No dia seguinte foi angustiante. Já dormi com o tal do adesivo que injeta nicotina pelo sangue, para que pela manhã não matasse o primeiro que visse pela frente – Ricardo.

Adiantou nos primeiros 40 minutos. Mudamos a rotina, abandonei o café preto e o sofá. Tomei para mim a mesa da sala, com toalha, pão, leite, cereal, nata e queijo. Tomei o remédio indicado pelo médico + o floral (calmante).
Não durou mais que 1h o meu sossego.
Foi angustiante, parecia que não era eu que estava no corpo. ele estava vazio. vazio de quem eu sou e fui.

Eu fiquei sozinha. a betina – minha cachorra, uma beagle muito linda e gostosa – nunca passeou tanto na vida em um único dia.

talvez se o Ricardo não tivesse levado com ele os cartões do banco e todo o dinheiro da casa e da minha bolsa – eu tinha comprado uma carteira e fumado os 20 em uma tacada só.

**TAREFA**
Reescreva o trecho sobre parar de fumar começando em "Não durou mais" e terminando em "uma tacada só.", trocando "cachorra" por "cadela".

**MATERIAL APRESENTADO**

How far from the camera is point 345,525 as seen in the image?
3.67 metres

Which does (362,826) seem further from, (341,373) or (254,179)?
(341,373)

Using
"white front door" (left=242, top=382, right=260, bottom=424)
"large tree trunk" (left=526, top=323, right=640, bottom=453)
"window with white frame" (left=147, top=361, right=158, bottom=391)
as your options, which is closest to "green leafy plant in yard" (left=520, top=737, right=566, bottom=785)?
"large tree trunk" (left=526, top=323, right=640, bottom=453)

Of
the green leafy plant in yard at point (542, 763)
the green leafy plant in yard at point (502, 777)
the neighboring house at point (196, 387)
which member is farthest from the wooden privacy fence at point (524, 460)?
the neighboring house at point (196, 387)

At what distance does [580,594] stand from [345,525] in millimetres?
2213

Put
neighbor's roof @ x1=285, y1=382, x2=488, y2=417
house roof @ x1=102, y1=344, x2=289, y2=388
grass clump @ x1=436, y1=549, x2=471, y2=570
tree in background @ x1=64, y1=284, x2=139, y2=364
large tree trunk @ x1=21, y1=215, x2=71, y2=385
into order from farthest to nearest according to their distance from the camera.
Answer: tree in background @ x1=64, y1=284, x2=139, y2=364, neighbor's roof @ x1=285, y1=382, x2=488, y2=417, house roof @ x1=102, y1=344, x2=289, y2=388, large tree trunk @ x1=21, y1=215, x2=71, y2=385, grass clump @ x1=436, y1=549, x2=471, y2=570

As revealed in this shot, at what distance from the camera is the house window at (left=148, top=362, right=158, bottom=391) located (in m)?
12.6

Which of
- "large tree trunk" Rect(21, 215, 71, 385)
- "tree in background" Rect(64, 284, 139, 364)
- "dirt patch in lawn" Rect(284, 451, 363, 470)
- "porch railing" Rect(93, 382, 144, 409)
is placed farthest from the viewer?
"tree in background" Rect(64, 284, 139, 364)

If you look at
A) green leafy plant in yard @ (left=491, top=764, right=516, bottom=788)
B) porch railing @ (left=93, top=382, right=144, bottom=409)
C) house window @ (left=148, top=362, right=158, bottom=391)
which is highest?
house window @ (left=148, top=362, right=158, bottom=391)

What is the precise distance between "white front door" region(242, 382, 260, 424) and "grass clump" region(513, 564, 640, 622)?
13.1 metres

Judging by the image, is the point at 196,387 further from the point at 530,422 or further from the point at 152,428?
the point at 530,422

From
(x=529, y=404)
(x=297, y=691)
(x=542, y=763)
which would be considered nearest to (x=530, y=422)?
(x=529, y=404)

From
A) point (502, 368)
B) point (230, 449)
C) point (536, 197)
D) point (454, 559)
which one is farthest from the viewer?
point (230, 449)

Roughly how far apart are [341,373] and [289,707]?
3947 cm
...
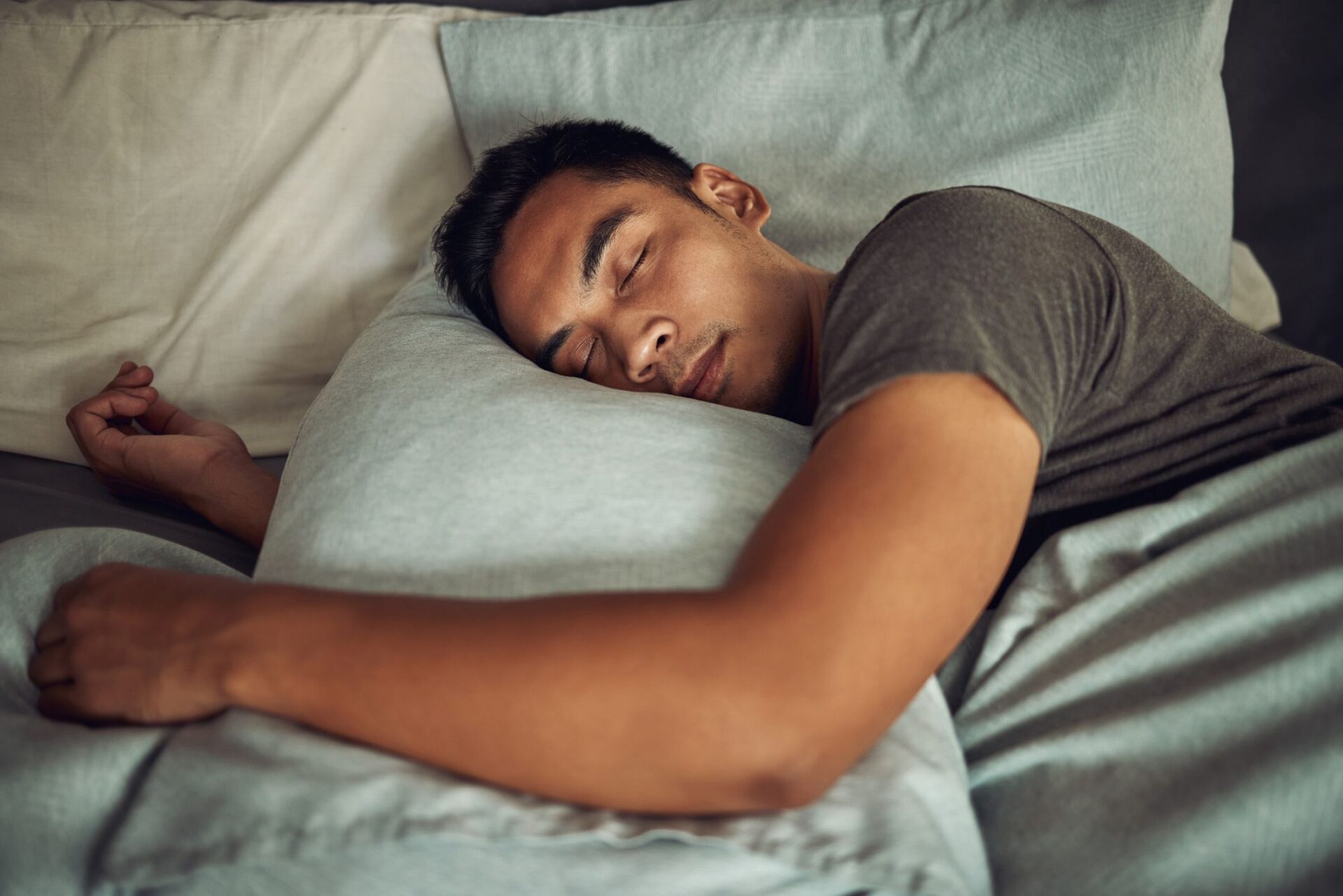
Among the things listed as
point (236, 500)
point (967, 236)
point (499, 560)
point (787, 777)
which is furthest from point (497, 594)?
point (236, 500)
* * *
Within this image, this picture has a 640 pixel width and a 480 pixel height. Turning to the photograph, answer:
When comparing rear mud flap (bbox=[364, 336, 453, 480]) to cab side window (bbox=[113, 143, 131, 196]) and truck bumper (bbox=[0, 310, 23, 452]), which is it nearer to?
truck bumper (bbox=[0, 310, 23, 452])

**RESULTADO DO EXERCÍCIO**
Não durou mais que 1h o meu sossego.
Foi angustiante, parecia que não era eu que estava no corpo. ele estava vazio. vazio de quem eu sou e fui.

Eu fiquei sozinha. a betina – minha cadela, uma beagle muito linda e gostosa – nunca passeou tanto na vida em um único dia.

talvez se o Ricardo não tivesse levado com ele os cartões do banco e todo o dinheiro da casa e da minha bolsa – eu tinha comprado uma carteira e fumado os 20 em uma tacada só.